=== Okuma Metni ===
Abaküs Yazılım
22. Hukuk Dairesi
Esas No: 2014/25811
Karar No: 2015/35108

Yargıtay 22. Hukuk Dairesi 2014/25811 Esas 2015/35108 Karar Sayılı İlamı

22. Hukuk Dairesi         2014/25811 E.  ,  2015/35108 K.

    "İçtihat Metni"

    MAHKEMESİ :İş Mahkemesi

    DAVA : Davacı, kıdem, ihbar tazminatı, fazla mesai, ulusal bayram ve genel tatil, hafta tatili, yıllık izin ile ücret alacaklarının ödetilmesine karar verilmesini istemiştir.
    Mahkeme, isteği kısmen hüküm altına almıştır.
    Hüküm süresi içinde davalı avukatı tarafından temyiz edilmiş olmakla, dava dosyası için Tetkik Hakimi ... tarafından düzenlenen rapor dinlendikten sonra dosya incelendi, gereği konuşulup düşünüldü:

    Y A R G I T A Y K A R A R I

    Davacı İsteminin Özeti:
    Davacı vekili, müvekkilinin iş sözleşmesinin haksız şekilde işverence feshedildiğini ileri sürerek, kıdem ve ihbar tazminatı, ücret, fazla mesai, hafta tatili, yıllık izin ve genel tatil ücreti alacaklarının tahsiline karar verilmesini talep etmiştir.
    Davalı Cevabının Özeti:
    Davalı vekili, davacının iş sözleşmesinin haklı sebeple 4857 sayılı İş Kanunu"nun 25. maddesi gereğince feshedildiğini, iş sözleşmesinin haklı sebeple feshedilmiş olması nedeniyle kıdem ve ihbar tazminatı alacağının bulunmadığını, davacının diğer işçilik alacaklarının düzenli olarak davacı hesabına aktarıldığını belirterek davanın reddini talep etmiştir.

=== Verilen Bilgiler ===

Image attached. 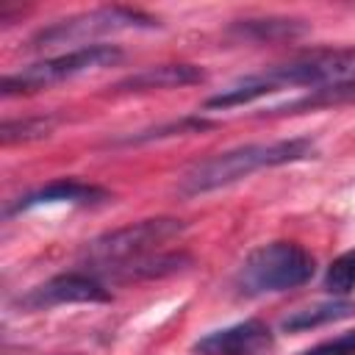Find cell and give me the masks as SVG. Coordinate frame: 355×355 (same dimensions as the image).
Masks as SVG:
<instances>
[{
    "label": "cell",
    "instance_id": "cell-1",
    "mask_svg": "<svg viewBox=\"0 0 355 355\" xmlns=\"http://www.w3.org/2000/svg\"><path fill=\"white\" fill-rule=\"evenodd\" d=\"M313 141L311 139H283V141H258V144H241L225 153H216L211 158H202L191 164L180 180L178 191L183 197H197L205 191H216L222 186H230L241 178H247L255 169L263 166H280V164H294L308 155H313Z\"/></svg>",
    "mask_w": 355,
    "mask_h": 355
},
{
    "label": "cell",
    "instance_id": "cell-2",
    "mask_svg": "<svg viewBox=\"0 0 355 355\" xmlns=\"http://www.w3.org/2000/svg\"><path fill=\"white\" fill-rule=\"evenodd\" d=\"M313 277V258L294 241H272L247 255L239 272L244 294H275L305 286Z\"/></svg>",
    "mask_w": 355,
    "mask_h": 355
},
{
    "label": "cell",
    "instance_id": "cell-3",
    "mask_svg": "<svg viewBox=\"0 0 355 355\" xmlns=\"http://www.w3.org/2000/svg\"><path fill=\"white\" fill-rule=\"evenodd\" d=\"M183 230H186V222H180L175 216H155V219L130 222L125 227H116V230H108V233L92 239L83 247V258L97 269L119 266V263H128L133 258L150 255L153 250L172 241Z\"/></svg>",
    "mask_w": 355,
    "mask_h": 355
},
{
    "label": "cell",
    "instance_id": "cell-4",
    "mask_svg": "<svg viewBox=\"0 0 355 355\" xmlns=\"http://www.w3.org/2000/svg\"><path fill=\"white\" fill-rule=\"evenodd\" d=\"M119 61H122V50L119 47H114V44H86V47H78V50L36 61V64L14 72V75H6L3 83H0V92L6 97L31 94V92L47 89L53 83L86 75V72H97V69L114 67Z\"/></svg>",
    "mask_w": 355,
    "mask_h": 355
},
{
    "label": "cell",
    "instance_id": "cell-5",
    "mask_svg": "<svg viewBox=\"0 0 355 355\" xmlns=\"http://www.w3.org/2000/svg\"><path fill=\"white\" fill-rule=\"evenodd\" d=\"M155 19L125 6H105L94 11H83L75 17H67L33 36V47H58V44H78L89 42L105 33H119V31H136V28H153Z\"/></svg>",
    "mask_w": 355,
    "mask_h": 355
},
{
    "label": "cell",
    "instance_id": "cell-6",
    "mask_svg": "<svg viewBox=\"0 0 355 355\" xmlns=\"http://www.w3.org/2000/svg\"><path fill=\"white\" fill-rule=\"evenodd\" d=\"M269 80L280 86L313 89H355V50H313L288 64L266 69Z\"/></svg>",
    "mask_w": 355,
    "mask_h": 355
},
{
    "label": "cell",
    "instance_id": "cell-7",
    "mask_svg": "<svg viewBox=\"0 0 355 355\" xmlns=\"http://www.w3.org/2000/svg\"><path fill=\"white\" fill-rule=\"evenodd\" d=\"M111 291L89 275L80 272H67V275H55L44 283H39L36 288H31L25 297H19V305L25 311H42V308H53V305H75V302H108Z\"/></svg>",
    "mask_w": 355,
    "mask_h": 355
},
{
    "label": "cell",
    "instance_id": "cell-8",
    "mask_svg": "<svg viewBox=\"0 0 355 355\" xmlns=\"http://www.w3.org/2000/svg\"><path fill=\"white\" fill-rule=\"evenodd\" d=\"M272 347V330L261 319H244L239 324L214 330L194 344L197 355H261Z\"/></svg>",
    "mask_w": 355,
    "mask_h": 355
},
{
    "label": "cell",
    "instance_id": "cell-9",
    "mask_svg": "<svg viewBox=\"0 0 355 355\" xmlns=\"http://www.w3.org/2000/svg\"><path fill=\"white\" fill-rule=\"evenodd\" d=\"M205 72L194 64H155L144 67L128 78H122L114 89L116 92H153V89H180L202 83Z\"/></svg>",
    "mask_w": 355,
    "mask_h": 355
},
{
    "label": "cell",
    "instance_id": "cell-10",
    "mask_svg": "<svg viewBox=\"0 0 355 355\" xmlns=\"http://www.w3.org/2000/svg\"><path fill=\"white\" fill-rule=\"evenodd\" d=\"M108 191L94 186V183H83V180H53L36 191H31L28 197H22L19 202H14L8 208V214H19V211H31L39 205H55V202H75V205H86V202H100L105 200Z\"/></svg>",
    "mask_w": 355,
    "mask_h": 355
},
{
    "label": "cell",
    "instance_id": "cell-11",
    "mask_svg": "<svg viewBox=\"0 0 355 355\" xmlns=\"http://www.w3.org/2000/svg\"><path fill=\"white\" fill-rule=\"evenodd\" d=\"M191 266V255L186 252H150L141 258H133L128 263L111 266L108 275L114 280H153V277H169Z\"/></svg>",
    "mask_w": 355,
    "mask_h": 355
},
{
    "label": "cell",
    "instance_id": "cell-12",
    "mask_svg": "<svg viewBox=\"0 0 355 355\" xmlns=\"http://www.w3.org/2000/svg\"><path fill=\"white\" fill-rule=\"evenodd\" d=\"M352 313H355V302L352 300H327V302H316V305L300 308L291 316H286L283 319V330L302 333V330H311V327H319V324H327V322L347 319Z\"/></svg>",
    "mask_w": 355,
    "mask_h": 355
},
{
    "label": "cell",
    "instance_id": "cell-13",
    "mask_svg": "<svg viewBox=\"0 0 355 355\" xmlns=\"http://www.w3.org/2000/svg\"><path fill=\"white\" fill-rule=\"evenodd\" d=\"M236 36L250 39V42H283L302 36L308 28L300 19H283V17H269V19H241L230 28Z\"/></svg>",
    "mask_w": 355,
    "mask_h": 355
},
{
    "label": "cell",
    "instance_id": "cell-14",
    "mask_svg": "<svg viewBox=\"0 0 355 355\" xmlns=\"http://www.w3.org/2000/svg\"><path fill=\"white\" fill-rule=\"evenodd\" d=\"M275 89H277V86L269 80L266 72L247 75V78L236 80L233 86L222 89L219 94L208 97V100H205V108H236V105H247V103H252V100H258V97H263V94H269V92H275Z\"/></svg>",
    "mask_w": 355,
    "mask_h": 355
},
{
    "label": "cell",
    "instance_id": "cell-15",
    "mask_svg": "<svg viewBox=\"0 0 355 355\" xmlns=\"http://www.w3.org/2000/svg\"><path fill=\"white\" fill-rule=\"evenodd\" d=\"M55 119L53 116H25L17 122H3L0 128V141L3 144H17V141H33L42 139L53 130Z\"/></svg>",
    "mask_w": 355,
    "mask_h": 355
},
{
    "label": "cell",
    "instance_id": "cell-16",
    "mask_svg": "<svg viewBox=\"0 0 355 355\" xmlns=\"http://www.w3.org/2000/svg\"><path fill=\"white\" fill-rule=\"evenodd\" d=\"M324 288L336 297H344L355 288V250H347L341 252L330 266H327V275H324Z\"/></svg>",
    "mask_w": 355,
    "mask_h": 355
},
{
    "label": "cell",
    "instance_id": "cell-17",
    "mask_svg": "<svg viewBox=\"0 0 355 355\" xmlns=\"http://www.w3.org/2000/svg\"><path fill=\"white\" fill-rule=\"evenodd\" d=\"M302 355H355V330L341 333L330 341H322V344L305 349Z\"/></svg>",
    "mask_w": 355,
    "mask_h": 355
},
{
    "label": "cell",
    "instance_id": "cell-18",
    "mask_svg": "<svg viewBox=\"0 0 355 355\" xmlns=\"http://www.w3.org/2000/svg\"><path fill=\"white\" fill-rule=\"evenodd\" d=\"M202 128H211V122L205 119H180L175 125H166V128H158V130H147V133H139L128 141H147V139H164V136H172L175 130L178 133H194V130H202Z\"/></svg>",
    "mask_w": 355,
    "mask_h": 355
}]
</instances>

=== Ne İsteniyor ===
Yukarıdaki Yargıtay kararı metninin tamamını hiçbir değişiklik yapmadan aynen yazın.

=== Alıştırmanın Çözümü ===
Abaküs Yazılım
22. Hukuk Dairesi
Esas No: 2014/25811
Karar No: 2015/35108

Yargıtay 22. Hukuk Dairesi 2014/25811 Esas 2015/35108 Karar Sayılı İlamı

22. Hukuk Dairesi         2014/25811 E.  ,  2015/35108 K.

    "İçtihat Metni"

    MAHKEMESİ :İş Mahkemesi

    DAVA : Davacı, kıdem, ihbar tazminatı, fazla mesai, ulusal bayram ve genel tatil, hafta tatili, yıllık izin ile ücret alacaklarının ödetilmesine karar verilmesini istemiştir.
    Mahkeme, isteği kısmen hüküm altına almıştır.
    Hüküm süresi içinde davalı avukatı tarafından temyiz edilmiş olmakla, dava dosyası için Tetkik Hakimi ... tarafından düzenlenen rapor dinlendikten sonra dosya incelendi, gereği konuşulup düşünüldü:

    Y A R G I T A Y K A R A R I

    Davacı İsteminin Özeti:
    Davacı vekili, müvekkilinin iş sözleşmesinin haksız şekilde işverence feshedildiğini ileri sürerek, kıdem ve ihbar tazminatı, ücret, fazla mesai, hafta tatili, yıllık izin ve genel tatil ücreti alacaklarının tahsiline karar verilmesini talep etmiştir.
    Davalı Cevabının Özeti:
    Davalı vekili, davacının iş sözleşmesinin haklı sebeple 4857 sayılı İş Kanunu"nun 25. maddesi gereğince feshedildiğini, iş sözleşmesinin haklı sebeple feshedilmiş olması nedeniyle kıdem ve ihbar tazminatı alacağının bulunmadığını, davacının diğer işçilik alacaklarının düzenli olarak davacı hesabına aktarıldığını belirterek davanın reddini talep etmiştir.